Collected data entries
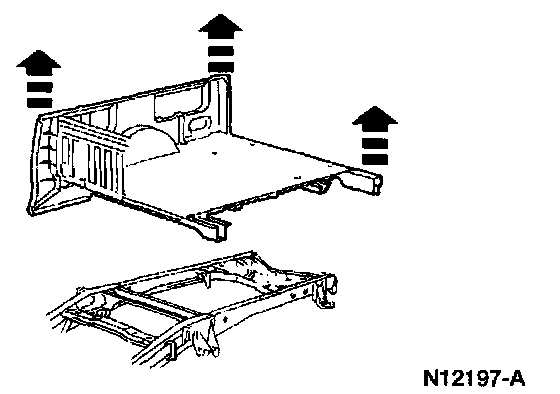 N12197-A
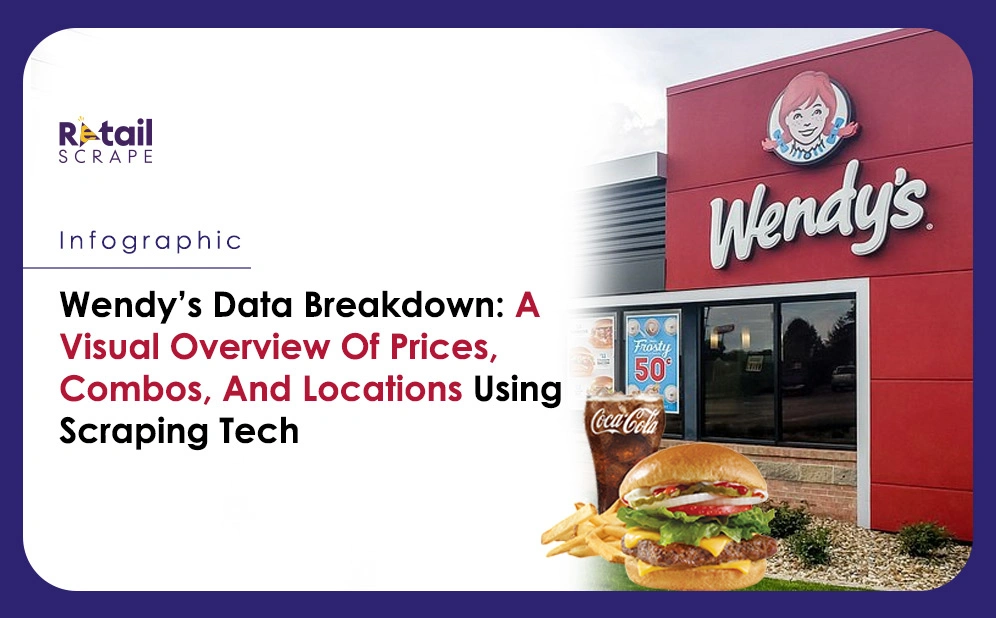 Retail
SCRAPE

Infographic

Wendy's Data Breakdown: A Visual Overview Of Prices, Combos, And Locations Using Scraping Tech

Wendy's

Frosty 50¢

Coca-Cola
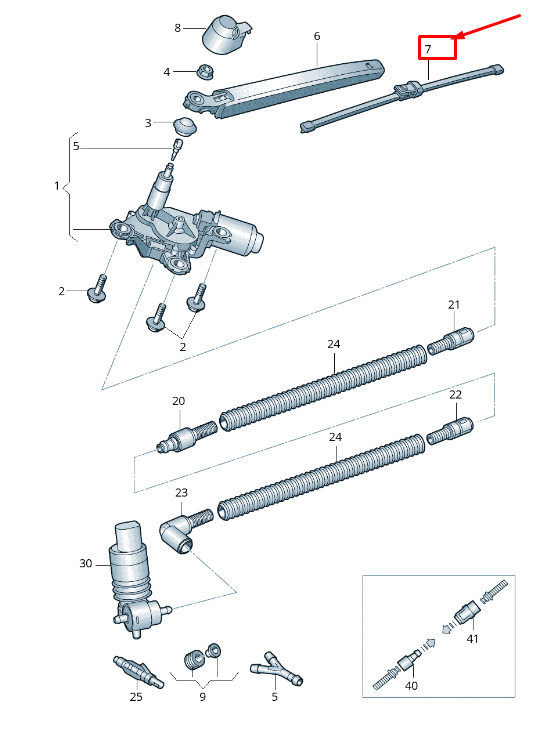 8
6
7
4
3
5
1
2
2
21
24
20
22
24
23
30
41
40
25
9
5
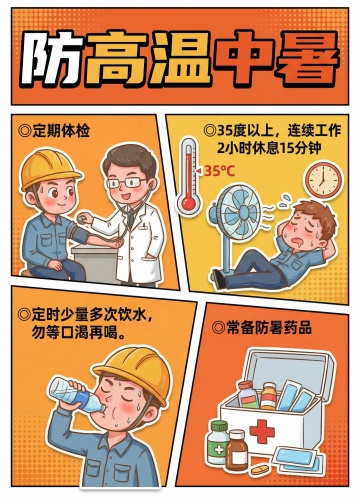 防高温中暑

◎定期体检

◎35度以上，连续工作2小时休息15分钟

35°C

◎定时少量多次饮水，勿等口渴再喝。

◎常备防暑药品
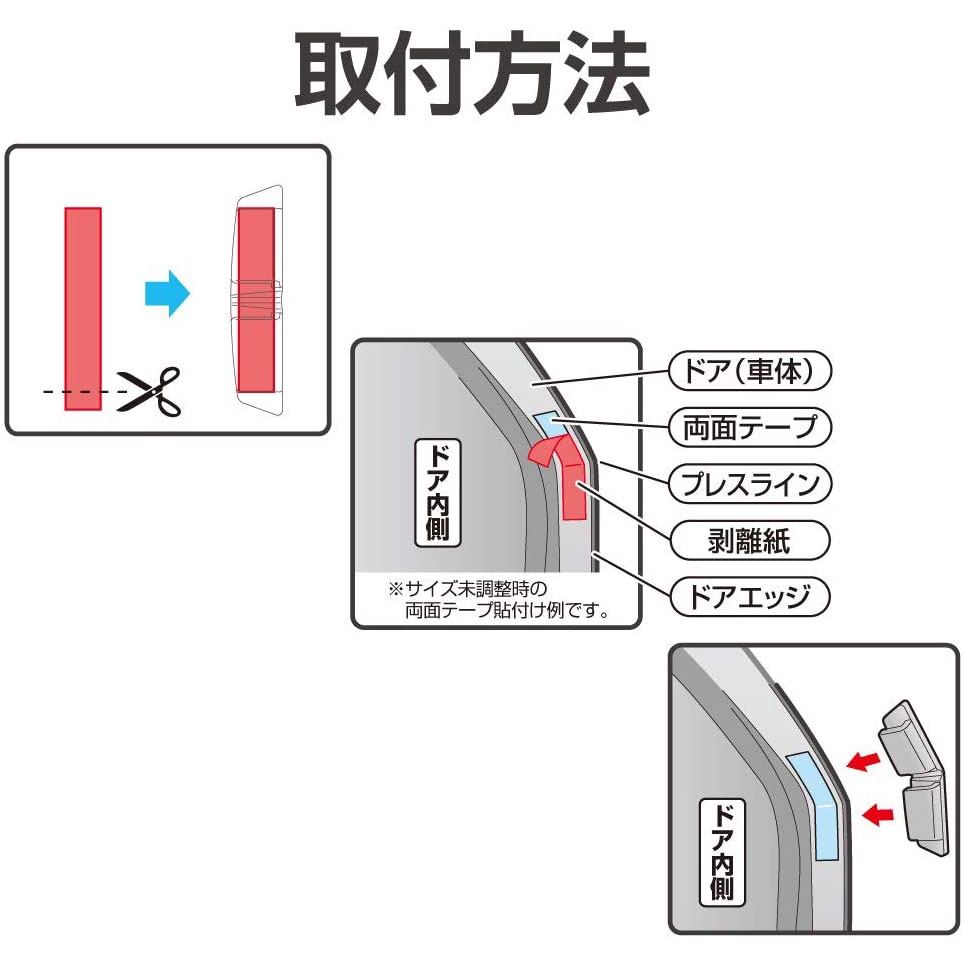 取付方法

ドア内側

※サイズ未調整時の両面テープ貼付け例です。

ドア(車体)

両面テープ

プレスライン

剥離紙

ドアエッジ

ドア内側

==

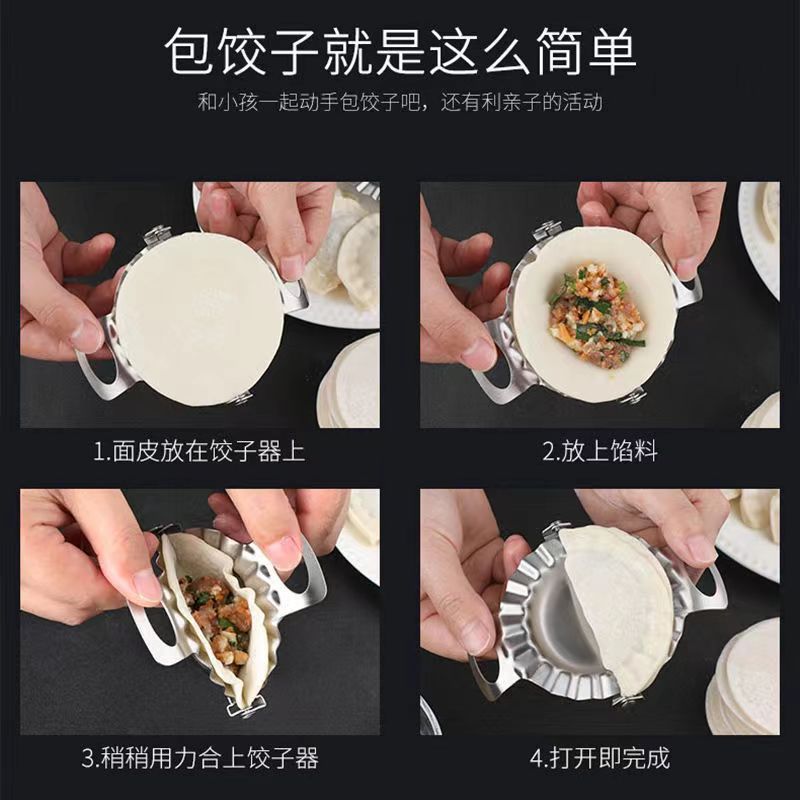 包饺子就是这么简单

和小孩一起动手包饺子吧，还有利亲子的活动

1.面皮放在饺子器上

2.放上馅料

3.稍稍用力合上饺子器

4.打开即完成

* * *

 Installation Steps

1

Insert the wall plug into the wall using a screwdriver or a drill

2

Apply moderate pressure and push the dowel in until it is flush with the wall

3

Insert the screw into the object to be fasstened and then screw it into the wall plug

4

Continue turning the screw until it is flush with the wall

_WHAT THIS TASK INVOLVES_
From the records above, print exactly the lines that run from the line with "Insert the wall" to the line with "Continue turning the", inclusive.

_OUTPUT BELOW_
Insert the wall plug into the wall using a screwdriver or a drill

2

Apply moderate pressure and push the dowel in until it is flush with the wall

3

Insert the screw into the object to be fasstened and then screw it into the wall plug

4

Continue turning the screw until it is flush with the wall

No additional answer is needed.